◆ **Problems to solve**:
**A)** List each node defined in the K8s-with-Calico notebook below, along with the IP address it is assigned.
**B)** In the K8s-with-Calico notebook below, what subnet is set for the slice's network?
**C)** Please write the next part of the K8s-with-Calico notebook below, starting after its last line of code.

◆ **Page text**:
::::::::::
# Setup a K8s Cluster with Calico

The objective of this notebook is to setup a K8s cluster and a Calico CNI (container network interface) on the [Fabric Testbed](https://portal.fabric-testbed.net/) with the base OS as Ubuntu 22.04.

It refers to the tutorials at:
- [ChatGPT guide](https://docs.google.com/document/d/14d6HMI5jW8NLFe0K4Yx1_bO0DV44ynKMJYQe71ikX7c)
- [Calico quickstart](https://docs.tigera.io/calico/latest/getting-started/kubernetes/quickstart)
- [A video tutorial](https://youtu.be/k3iexxiYPI8)

## Preamble: get a Fabric slice

Our slice contains 3 nodes:
1. The `cpnode` for the [K8s Control Plane](https://kubernetes.io/docs/concepts/overview/components/#control-plane-components).
2. 2 worker nodes for the [K8s Node](https://kubernetes.io/docs/concepts/overview/components/#node-components): `wknode1`, `wknode2`.

### Define the node properties

We configure a L2 network on Fabric so we can manually setup the IPv4 addresses.

In [1]:
# Define the network of the slice
FABRIC_NIC_STR = 'NIC_Basic'  # do not update
FABRIC_SUBNET_STR = "192.168.0.0/24"  # so the node IPs would be 192.168.0.1-25x
FABRIC_L2NET_STR = 'site_bridge_net'  # do not update

We need extra storage for the `cpnode`.

In [2]:
# Define the nodes of the slice
node_config = {
    'cpnode': {
        'ip':'192.168.0.1',
        'cores': 8,
        'ram': 24,
        'disk': 100 },
    'wknode1': {
        'ip':'192.168.0.2',
    },
    'wknode2': {
        'ip':'192.168.0.3',
    },
}

### Fabric headers and helper funtions

In [3]:
from datetime import datetime
from datetime import timezone
from datetime import timedelta

from fabrictestbed_extensions.fablib.fablib import FablibManager as fablib_manager

from ipaddress import ip_address, IPv4Address, IPv6Address, IPv4Network, IPv6Network
import ipaddress

import json

fablib = fablib_manager()
::::::::::
◆ **Input data**:
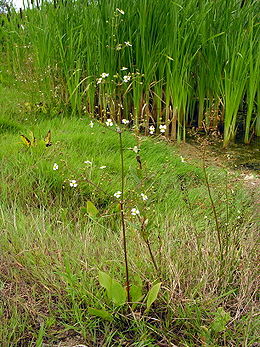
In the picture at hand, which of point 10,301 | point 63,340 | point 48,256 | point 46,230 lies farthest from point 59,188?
point 63,340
::::::::::
◆ **Responses to the exercise**:
**A)**
cpnode: 192.168.0.1
wknode1: 192.168.0.2
wknode2: 192.168.0.3

**B)** 192.168.0.0/24

**C)**
fablib.show_config()

0,1
Orchestrator,orchestrator.fabric-testbed.net
Credential Manager,cm.fabric-testbed.net
Core API,uis.fabric-testbed.net
Token File,/home/fabric/.tokens.json
Project ID,bbe0d94c-736b-477a-a2e6-fef9fe7ac9ca
Bastion Host,bastion.fabric-testbed.net
Bastion Username,xmei_0000124604
Bastion Private Key File,/home/fabric/work/fabric_config/fabric-bastion-key
Slice Public Key File,/home/fabric/work/fabric_config/slice_key.pub
Slice Private Key File,/home/fabric/work/fabric_config/slice_key


0,1
Orchestrator,orchestrator.fabric-testbed.net
Credential Manager,cm.fabric-testbed.net
Core API,uis.fabric-testbed.net
Token File,/home/fabric/.tokens.json
Project ID,bbe0d94c-736b-477a-a2e6-fef9fe7ac9ca
Bastion Host,bastion.fabric-testbed.net
Bastion Username,xmei_0000124604
Bastion Private Key File,/home/fabric/work/fabric_config/fabric-bastion-key
Slice Public Key File,/home/fabric/work/fabric_config/slice_key.pub
Slice Private Key File,/home/fabric/work/fabric_config/slice_key


In [4]:
FABRIC_SITE_OVERRIDE = "UCSD"
FABRIC_SLICENAME_PREFIX = 'k8s_calico_'
FABRIC_OS_STR = 'default_ubuntu_22'

# Define the Fabric slice name with user_id as the suffix
user_info = fablib.get_user_info()
slice_name = FABRIC_SLICENAME_PREFIX + FABRIC_SITE_OVERRIDE + "_" + user_info['bastion_login']

# Write selected site into node attributes
for n in node_config:
    node_config[n]['site'] = FABRIC_SITE_OVERRIDE
    node_config[n]['image'] = FABRIC_OS_STR

Build the Fabric slice.

In [5]:
slice = fablib.new_slice(name=slice_name)

# Create the network
net1 = slice.add_l2network(name=FABRIC_L2NET_STR, subnet=IPv4Network(FABRIC_SUBNET_STR))

In [6]:
# Create nodes using subnet address assignment
skip_keys = ['ip']

nodes = dict()
for node_name, node_attr in node_config.items():
    print(f"{node_name=}, {node_attr['ip']}")
    nodes[node_name] = slice.add_node(
        name=node_name,
        **{x: node_attr[x] for x in node_attr if x not in skip_keys}
    )
    nic_interface = nodes[node_name].add_component(
        model=FABRIC_NIC_STR,
        name='_'.join([node_name, FABRIC_NIC_STR, 'nic'])
    ).get_interfaces()[0]
    net1.add_interface(nic_interface)
    nic_interface.set_mode('config')
    nic_interface.set_ip_addr(node_attr['ip'])

print(f'Creating a slice named "{slice_name}" with nodes in {FABRIC_SITE_OVERRIDE}')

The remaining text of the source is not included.